Search code examples
scalacirce

Pattern matching json lines using Circe and filtering based upon decoded case class value


I have a very large file of json lines, which I intend to read into a list of case classes. Due to the size of the file, rather than reading the entire file into a variable first and then filtering, I would like to filter within the json decoding pattern matching. Currently the code looks like this:

import io.circe.Decoder
import io.circe.generic.semiauto.deriveDecoder
import io.circe.parser.decode

case class Person(name: String, age: Int, country: String)

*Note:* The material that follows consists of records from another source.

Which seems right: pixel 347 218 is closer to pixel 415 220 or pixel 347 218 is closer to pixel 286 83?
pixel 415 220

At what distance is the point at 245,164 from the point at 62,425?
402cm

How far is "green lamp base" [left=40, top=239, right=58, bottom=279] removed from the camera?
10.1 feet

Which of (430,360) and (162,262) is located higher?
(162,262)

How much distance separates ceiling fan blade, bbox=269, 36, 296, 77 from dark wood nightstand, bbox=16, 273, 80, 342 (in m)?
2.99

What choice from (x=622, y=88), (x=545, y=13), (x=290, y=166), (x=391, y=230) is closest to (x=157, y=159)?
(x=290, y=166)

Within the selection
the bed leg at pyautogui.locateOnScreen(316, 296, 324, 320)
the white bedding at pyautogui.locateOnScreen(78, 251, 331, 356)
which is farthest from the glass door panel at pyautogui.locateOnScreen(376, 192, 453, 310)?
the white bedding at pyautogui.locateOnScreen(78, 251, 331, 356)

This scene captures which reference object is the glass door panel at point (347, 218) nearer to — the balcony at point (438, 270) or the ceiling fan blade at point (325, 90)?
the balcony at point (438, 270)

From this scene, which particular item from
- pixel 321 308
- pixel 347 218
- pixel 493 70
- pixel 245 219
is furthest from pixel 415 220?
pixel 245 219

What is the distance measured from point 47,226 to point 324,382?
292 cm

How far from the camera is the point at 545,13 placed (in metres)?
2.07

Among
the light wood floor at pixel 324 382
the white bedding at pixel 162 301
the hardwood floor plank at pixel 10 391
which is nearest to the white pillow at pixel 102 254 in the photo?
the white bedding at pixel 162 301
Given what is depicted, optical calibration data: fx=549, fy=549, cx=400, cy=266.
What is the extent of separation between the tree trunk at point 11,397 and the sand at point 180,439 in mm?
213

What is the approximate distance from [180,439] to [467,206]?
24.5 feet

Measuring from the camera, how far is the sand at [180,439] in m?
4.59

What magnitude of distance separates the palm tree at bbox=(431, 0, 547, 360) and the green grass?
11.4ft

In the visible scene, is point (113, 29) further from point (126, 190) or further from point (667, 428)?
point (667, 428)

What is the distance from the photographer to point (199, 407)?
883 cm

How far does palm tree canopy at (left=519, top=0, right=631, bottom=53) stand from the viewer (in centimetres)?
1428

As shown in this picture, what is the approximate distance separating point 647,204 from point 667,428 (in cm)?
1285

val personList: List[Person] =
    Source.fromResource("Persons.json").getLines.toList.map { line =>
      implicit val jsonDecoder: Decoder[Person] = deriveDecoder[Person]
      val decoded = decode[Person](line)
      decoded match {
        case Right(decodedJson) =>
          Person(
            decodedJson.name,
            decodedJson.age,
            decodedJson.country
          )
        case Left(ex) => throw new RuntimeException(ex)
      }
    }

however, if I wanted to only include Person instances with a country of "us", what would be the best way to accomplish this? Should I have nested pattern matching, that will specifically look for Person(_, _, "us") (im not sure how I would accomplish this), or is there some way I can implement Option handling?


Solution

  • You could do something like this:

    import io.circe.Decoder
    import io.circe.generic.semiauto.deriveDecoder
    import io.circe.parser.decode
    
    case class Person(name: String, age: Int, country: String)
    
    implicit val jsonDecoder: Decoder[Person] = deriveDecoder[Person]
    
    val personList: List[Person] =
      Source
        .fromResource("Persons.json")
        .getLines
        .flatMap { line =>
          val decoded = decode[Person](line)
          decoded match {
            case Right(person @ Person(_, _, "us")) => Some(person)
            case Right(_)                           => None
            case Left(ex) =>
              println(s"couldn't decode: $line, will skip (error: ${ex.getMessage})")
              None
          }
        }
        .toList
    
    println(s"US people: $personList")
    

    A few things to note:

    • I moved the .toList to the end. In your implementation, you called it right after .getLines which kind of loses the lazyness of the whole thing. Assuming there's only a few US people out of huge number of people in the JSON file, this can be beneficial for performance & efficiency.
    • Wrapping each iteration's result in an Option along with flatMap over the original Iterator we're running upon is very helpful to get this kind collection filtering.
    • I didn't throw an exception upon an error, but rather logged it and moved on with a None. You could also accumulate errors and do whatever you want with them after all iterations are done, if that's helpful to you.
    • The @ in person @ Person(_, _, "us") can be used for something like "match & bind" upon the whole object in question.
    • As the comment to the original question noted - no need to re-instantiate the implicit Decoder upon each iteration. You can just pull it one layer up, as I did in my example.